INFLATION rose more slowly than expected last month, reinforcing the view that there is scope for interest rates to stay lower for longer, figures from Statistics SA showed on Wednesday.
Consumer inflation accelerated to 6,1% year on year from 6% in March, taking it just above the Reserve Bank's official 3%-6% target range but keeping it slightly below market consensus forecasts for an increase of 6,2%.
The figures were a surprise as a sharp rise in petrol prices during the month had been expected to put more upward pressure on prices.

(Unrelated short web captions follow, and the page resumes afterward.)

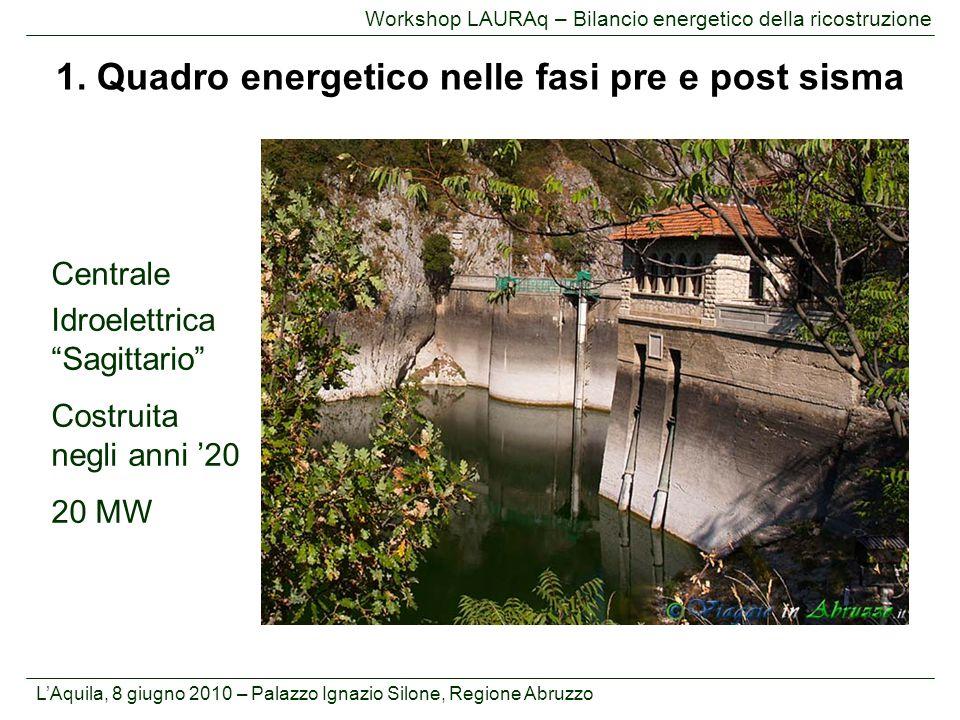 L'Aquila, 8 giugno 2010 – Palazzo Ignazio Silone, Regione Abruzzo Workshop LAURAq – Bilancio energetico della ricostruzione 1. Quadro energetico nelle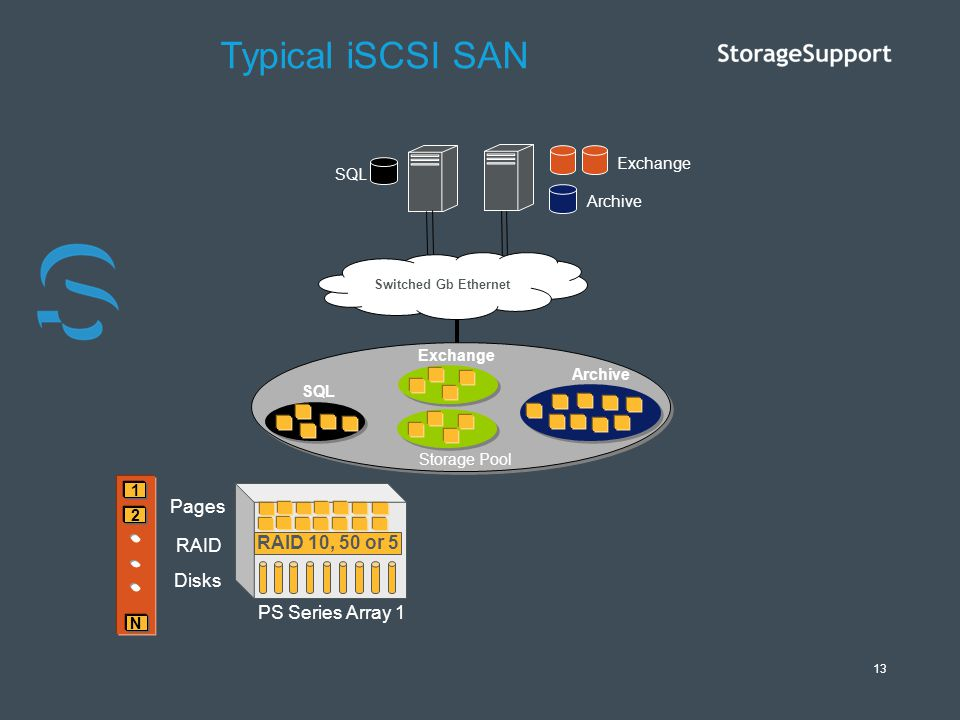 Typical iSCSI SAN Pages RAID RAID 10, 50 or 5 Disks PS Series Array 1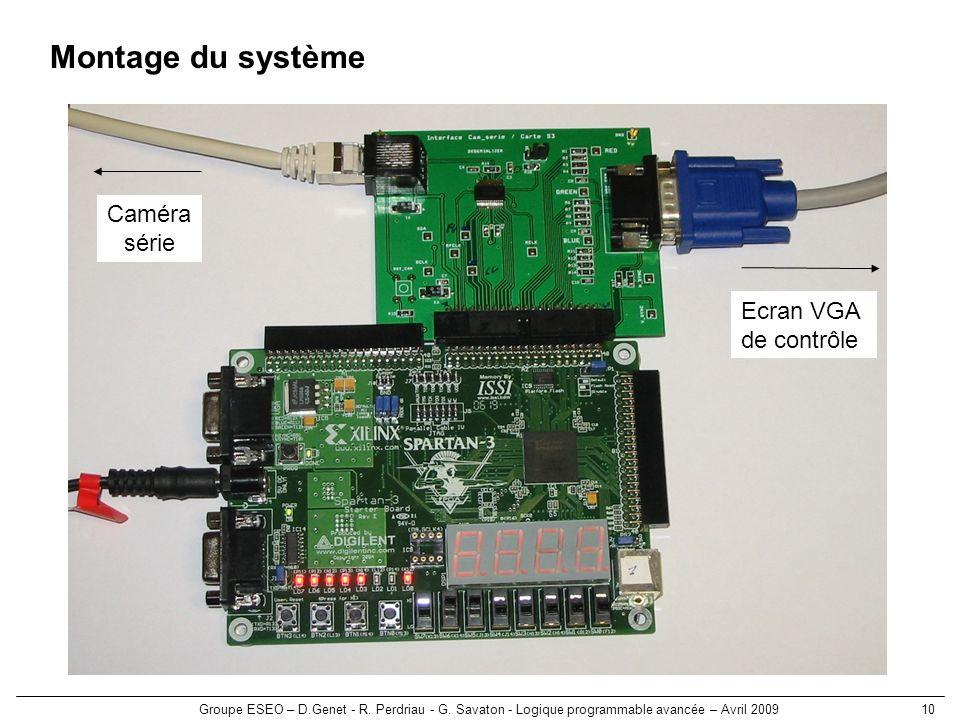 Montage du système Caméra série Ecran VGA de contrôle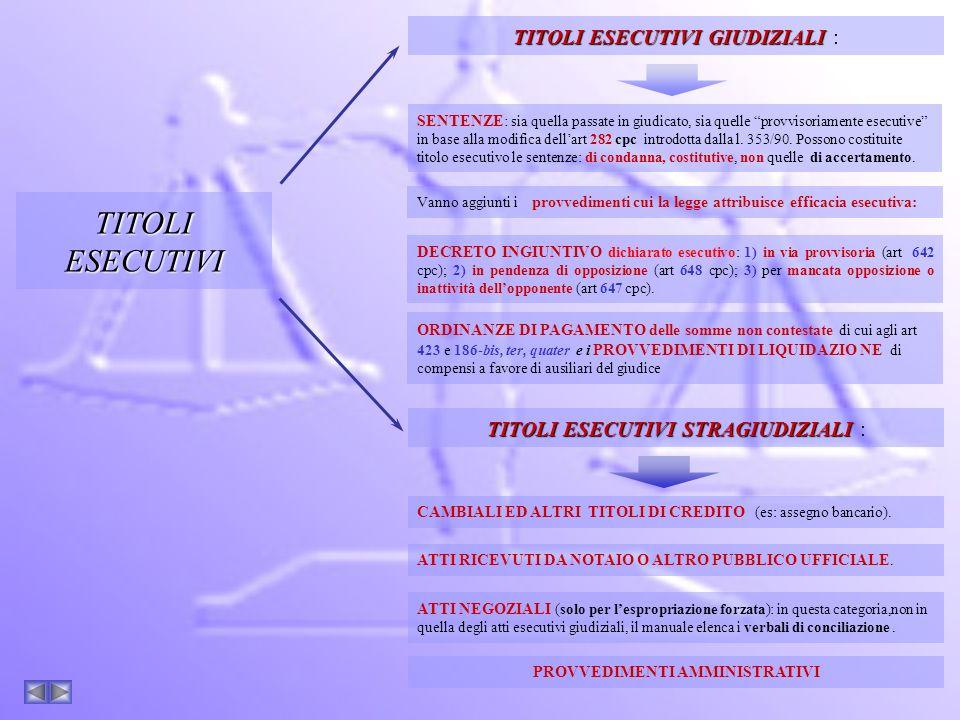 TITOLI ESECUTIVI TITOLI ESECUTIVI SENTENZE: sia quella passate in giudicato, sia quelle provvisoriamente esecutive in base alla modifica dellart 282 cpc introdotta dalla l.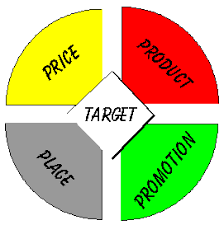 4 p's of marketing, the marketing mix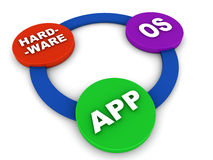 Hardware os app. Hardware to os and finally to app performance on an open computing model vector illustration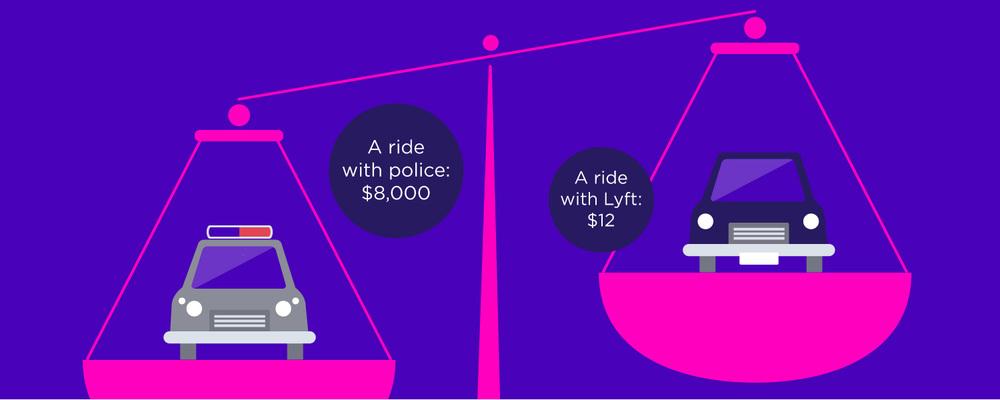 8 000 reasons to choose lyft over a drunken drive home lyft blog. Black Bedroom Furniture Sets. Home Design Ideas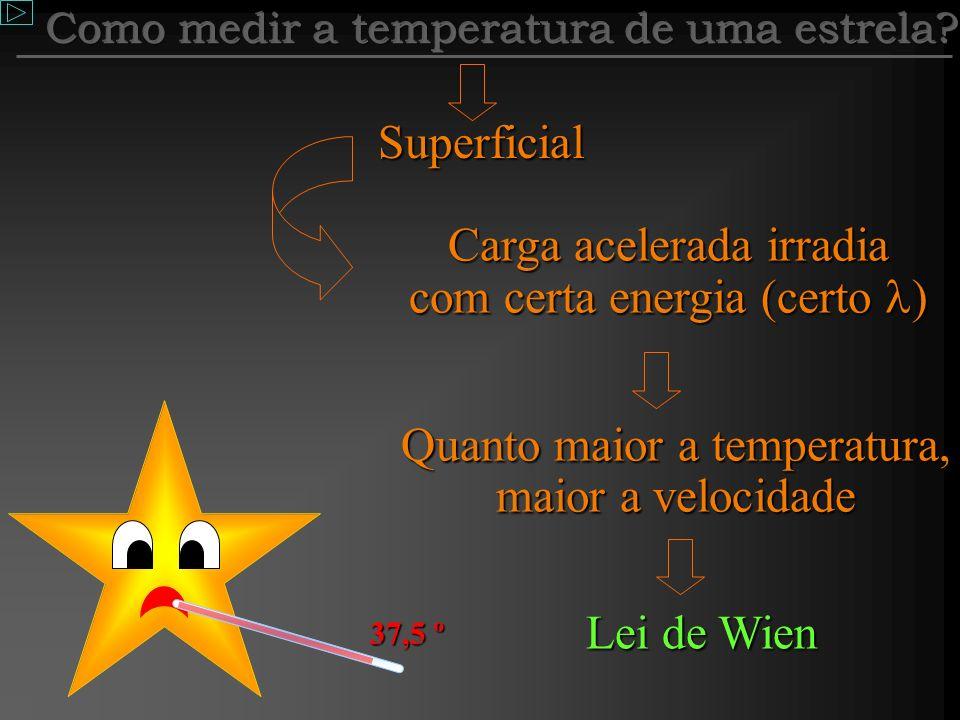 Como medir a temperatura de uma estrela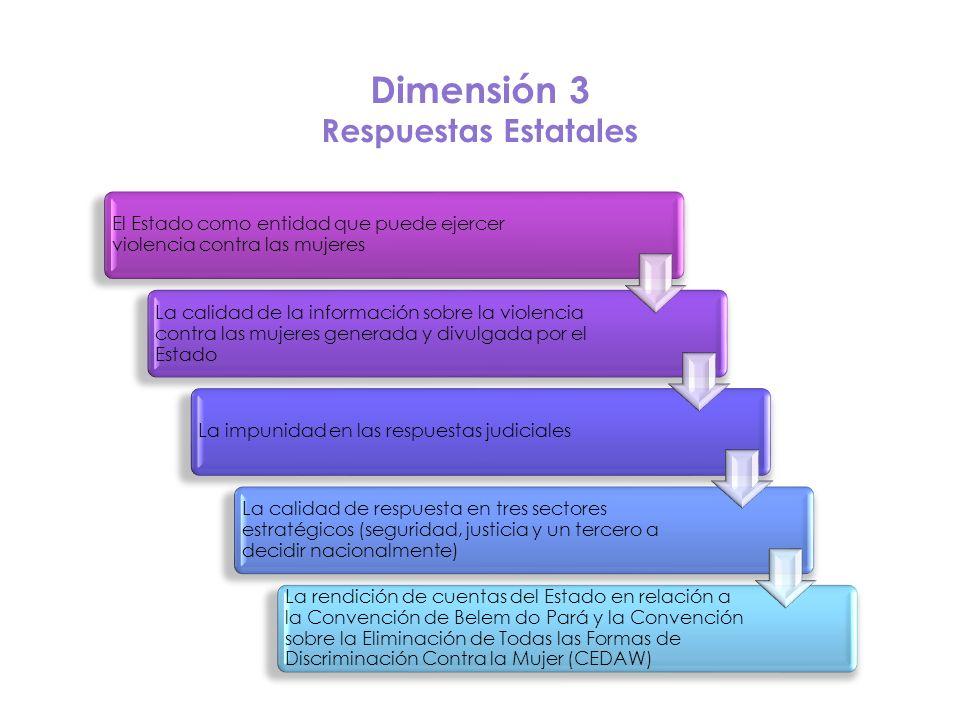 Dimensión 3 Respuestas Estatales El Estado como entidad que puede ejercer violencia contra las mujeres La calidad de la información sobre la violencia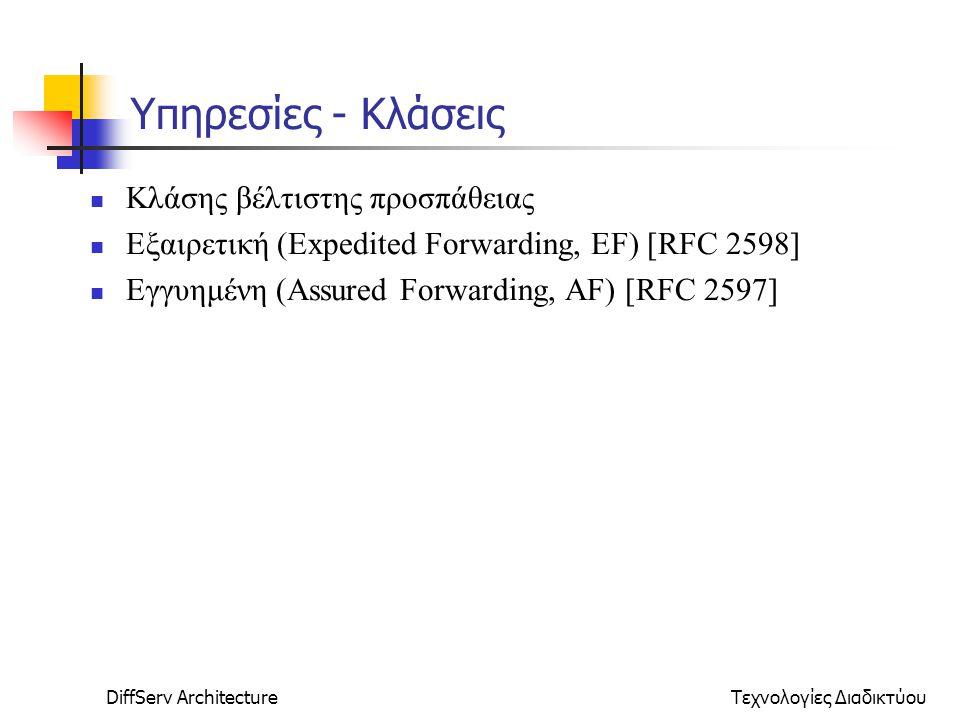 DiffServ ArchitectureΤεχνολογίες Διαδικτύου Υπηρεσίες - Κλάσεις Κλάσης βέλτιστης προσπάθειας Εξαιρετική (Expedited Forwarding, EF) [RFC 2598] Εγγυημένη (Assured Forwarding, AF) [RFC 2597]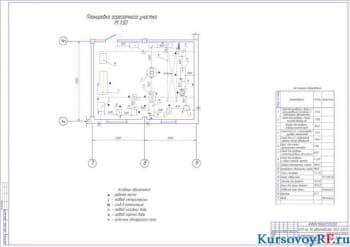 Технология проектирования АТП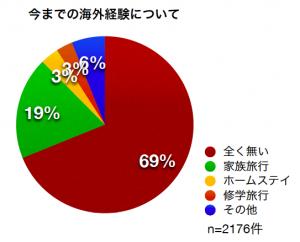 [グラフ]今までの海外経験について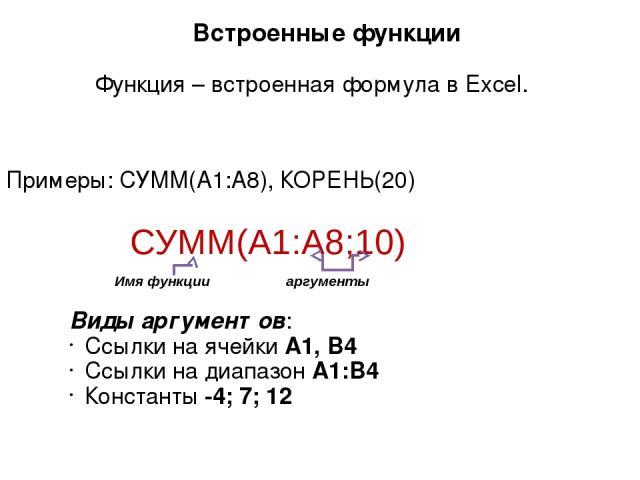 Встроенные функции Примеры: СУММ(A1:A8), КОРЕНЬ(20) Функция – встроенная формула в Excel. Виды аргументов: Ссылки на ячейки А1, B4 Ссылки на диапазон А1:B4 Константы -4; 7; 12 Имя функции СУММ(A1:A8;10) аргументы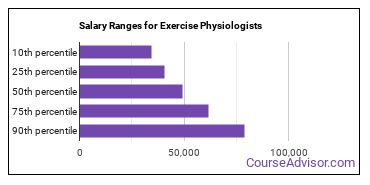 Salary Ranges for Exercise Physiologists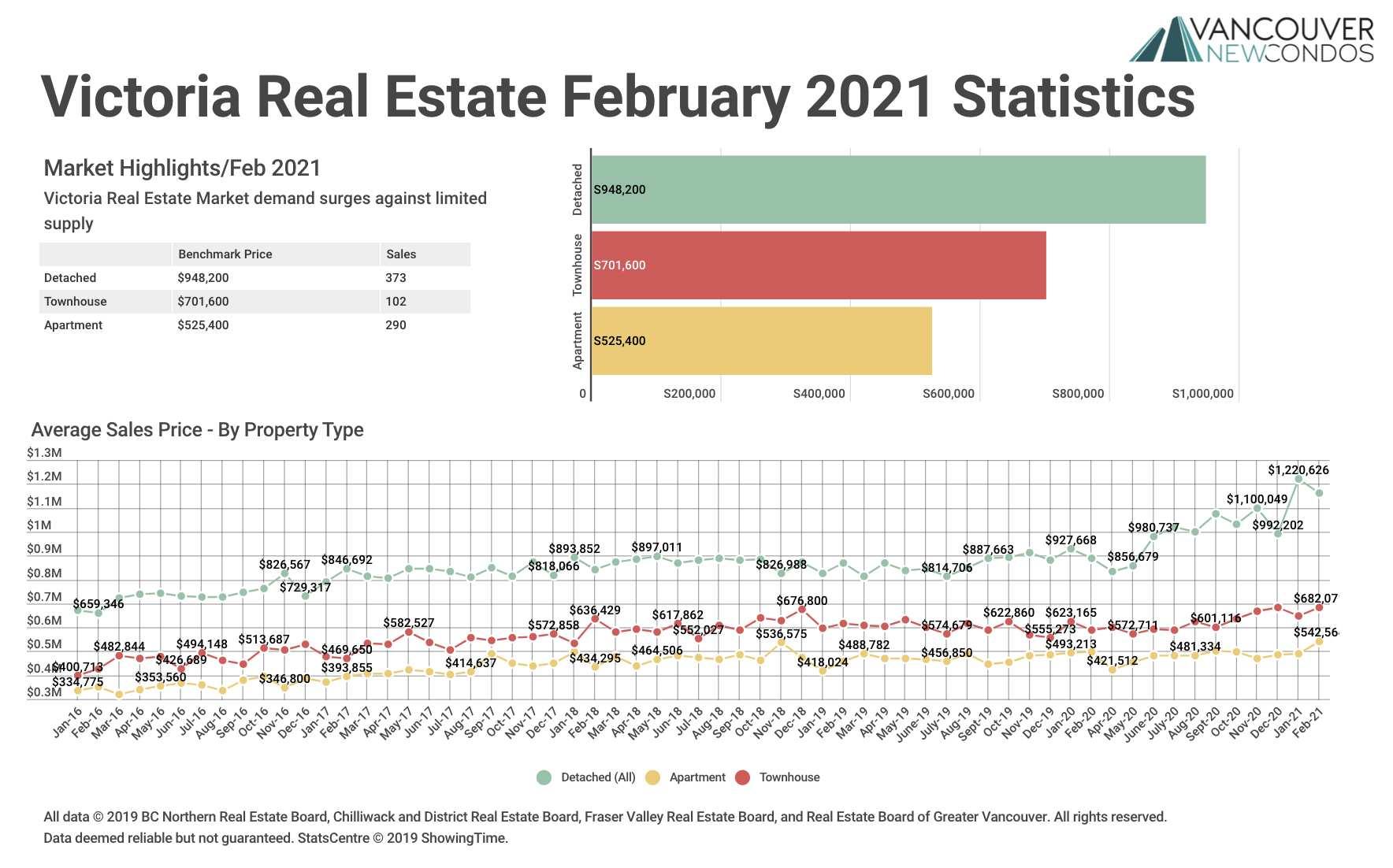Feb 21 VREB Stats Graph
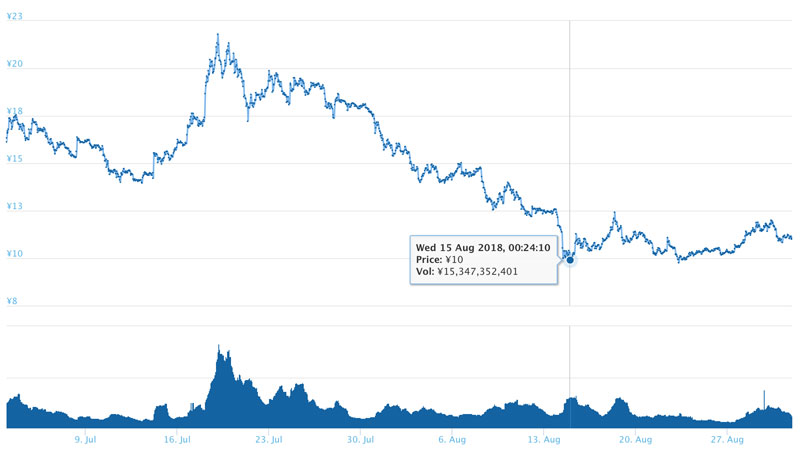 2018年8月 カルダノエイダコインのチャート(引用:coingecko.com)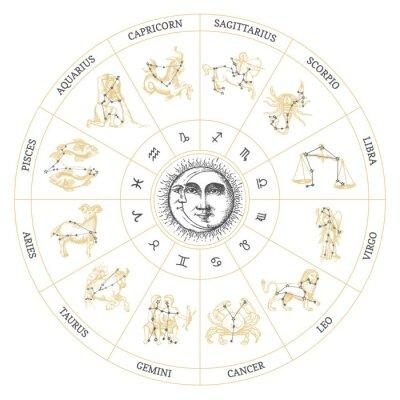 Naklejka Drawn Zodiac symbols. Vector circle of horoscope.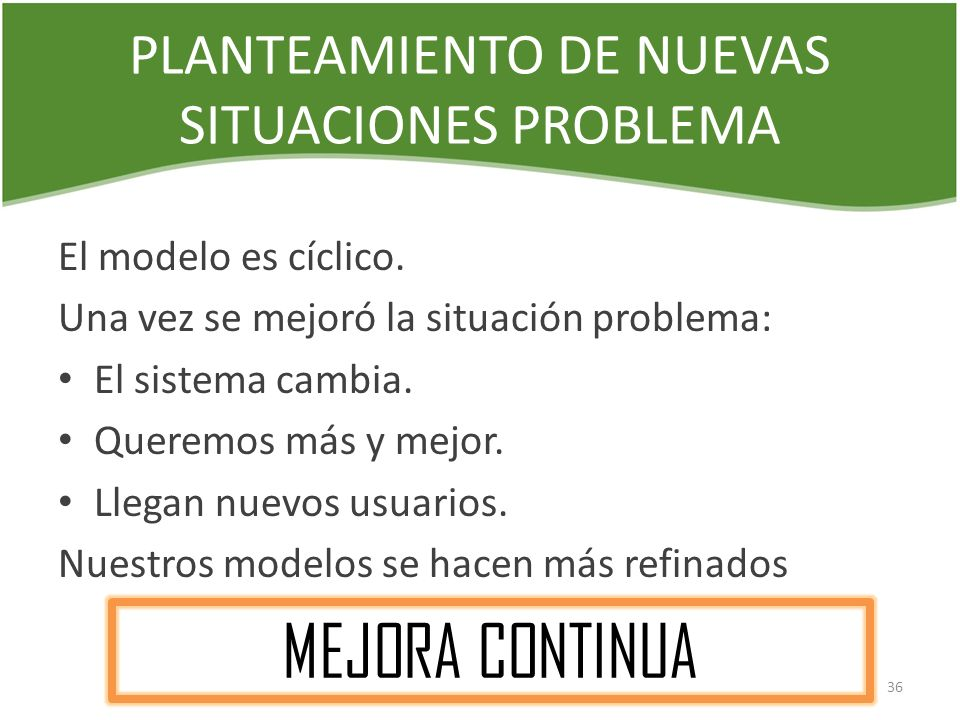 PLANTEAMIENTO DE NUEVAS SITUACIONES PROBLEMA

The news will feed into the Bank's decision on interest rates on Thursday at the end of its three-day monetary policy meeting.
The Bank is expected to keep its repo rate steady at 5,5%, and the news gives it more reason to adopt a dovish tone in its announcement, which will be closely scrutinised for clues on the timing of an interest rate hike.
"It's far better than expected," said Standard Bank economist Thabi Leoka. "We expect the Bank to reduce its forecast that inflation will peak at 6,5% in the second quarter of this year."
The Bank's monetary policy committee is likely to give more weight to the threats that Europe's crisis poses to the South African economy than to inflation pressures in its statement on Thursday.
Inflation is expected to subside to within the target range before the end of this year, and local money markets are betting that interest rates will rise late next year.
During the month itself, inflation rose 0,4%, slowing from a 1,1% increase in March, Stats SA said. That was also a touch below consensus forecasts for a 0,5% rise.
The main drivers of the year-on-year increase in inflation were food prices and higher costs of housing and utilities.
During the month itself, the sharp rise in fuel prices was the main factor.